Naquele dia, José foi visitar seu velho amigo João. João morava numa linda fazenda, daquelas que pareciam ter tudo o que o dinheiro podia comprar. A casa era grande, os móveis imponentes e o cheiro de café recém-passado tomava conta da varanda. João, como sempre, estava muito bem vestido, com uma camisa engomada, uma calça alinhada e um sorriso que misturava orgulho e hospitalidade. José, mais simples, chegou com o chapéu na mão e cumprimentou o velho amigo.
— Boa tarde, João! Estava passando por aqui e resolvi visitar meu bom e velho amigo — disse José, com um sorriso sincero, tirando o chapéu e enxugando o suor da testa.
— Aproxime-se, José! — respondeu João, abrindo os braços em boas-vindas. — Vamos tomar uma xícara de café. Acabei de passar um café fresquinho. Você sabe que aqui a casa é sua.
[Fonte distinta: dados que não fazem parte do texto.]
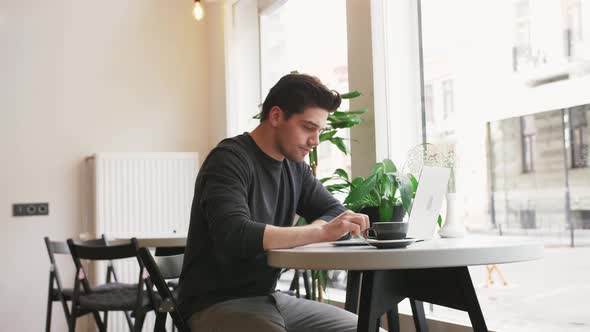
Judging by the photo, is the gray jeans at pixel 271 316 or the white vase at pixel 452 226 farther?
the white vase at pixel 452 226

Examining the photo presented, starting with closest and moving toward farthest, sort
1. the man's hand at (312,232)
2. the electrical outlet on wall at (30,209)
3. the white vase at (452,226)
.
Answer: the man's hand at (312,232) → the white vase at (452,226) → the electrical outlet on wall at (30,209)

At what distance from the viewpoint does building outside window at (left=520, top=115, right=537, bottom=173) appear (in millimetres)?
2871

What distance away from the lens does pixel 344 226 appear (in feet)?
6.04

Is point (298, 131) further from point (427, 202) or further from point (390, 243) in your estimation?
point (390, 243)

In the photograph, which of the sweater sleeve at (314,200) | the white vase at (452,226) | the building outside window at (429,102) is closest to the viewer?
the white vase at (452,226)

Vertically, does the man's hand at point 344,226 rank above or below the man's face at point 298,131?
below

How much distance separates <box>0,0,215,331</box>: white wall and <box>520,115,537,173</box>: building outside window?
329cm

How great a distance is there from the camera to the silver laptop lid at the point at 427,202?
1.94 metres

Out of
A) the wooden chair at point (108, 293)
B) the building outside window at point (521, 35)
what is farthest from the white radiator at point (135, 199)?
the building outside window at point (521, 35)

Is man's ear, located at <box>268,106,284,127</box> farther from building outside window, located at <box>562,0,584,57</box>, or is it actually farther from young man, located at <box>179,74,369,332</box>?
building outside window, located at <box>562,0,584,57</box>

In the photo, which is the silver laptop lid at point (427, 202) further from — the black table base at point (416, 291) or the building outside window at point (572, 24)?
the building outside window at point (572, 24)

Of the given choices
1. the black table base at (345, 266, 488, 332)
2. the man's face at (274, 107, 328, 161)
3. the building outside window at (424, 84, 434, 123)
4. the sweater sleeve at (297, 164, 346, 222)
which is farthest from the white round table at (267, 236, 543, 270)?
the building outside window at (424, 84, 434, 123)

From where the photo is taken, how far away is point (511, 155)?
2992mm

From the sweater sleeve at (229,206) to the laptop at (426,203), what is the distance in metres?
0.32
José subiu os degraus da varanda devagar, sentindo o calor das tábuas sob os pés. Sentaram-se nas cadeiras de balanço, daquelas que fazem um barulho gostoso ao deslizar sobre o assoalho antigo.
— E então, meu amigo... Como anda a vida? — perguntou João, servindo o café com cuidado, como quem oferece não apenas uma bebida, mas acolhimento.
— A vida anda, meu amigo — respondeu José, soprando o café antes do primeiro gole. — Às vezes faço um trabalho aqui, outro ali... Vou me virando como dá. Mas, olhando para você, João, vejo que a vida continua sendo muito generosa.
João soltou uma risada baixa, daquelas que carregam um misto de orgulho e nostalgia.
— Generosa... É, talvez seja mesmo. Mas vou lhe dizer uma coisa, José: tem gente que chama isso de sorte. Eu mesmo já ouvi isso a vida inteira.
José levantou as sobrancelhas, curioso, e apoiou a xícara no braço da cadeira.
— E você, João? Acredita nisso? Foi tudo sorte?
João olhou para o horizonte, onde o sol começava a se pôr por trás dos morros.
— Essa é uma boa pergunta. E é aí que entra uma história de que gosto muito.
Fez uma breve pausa, tomou um gole de café e continuou:
— Vamos fazer o seguinte. Eu lhe dou três contos de réis para você ir até a minha sorte e dizer a ela que não preciso mais de nada. Que tudo o que tenho já é o suficiente. Você pode fazer isso?
Caro leitor, contos de réis eram o dinheiro daquela época. Três contos representavam uma verdadeira fortuna, suficiente para comprar uma casa, um pedaço de terra e ainda sobrar dinheiro para um café passado na hora. Só por isso, você já pode imaginar que esta história aconteceu há muito, mas muito tempo mesmo.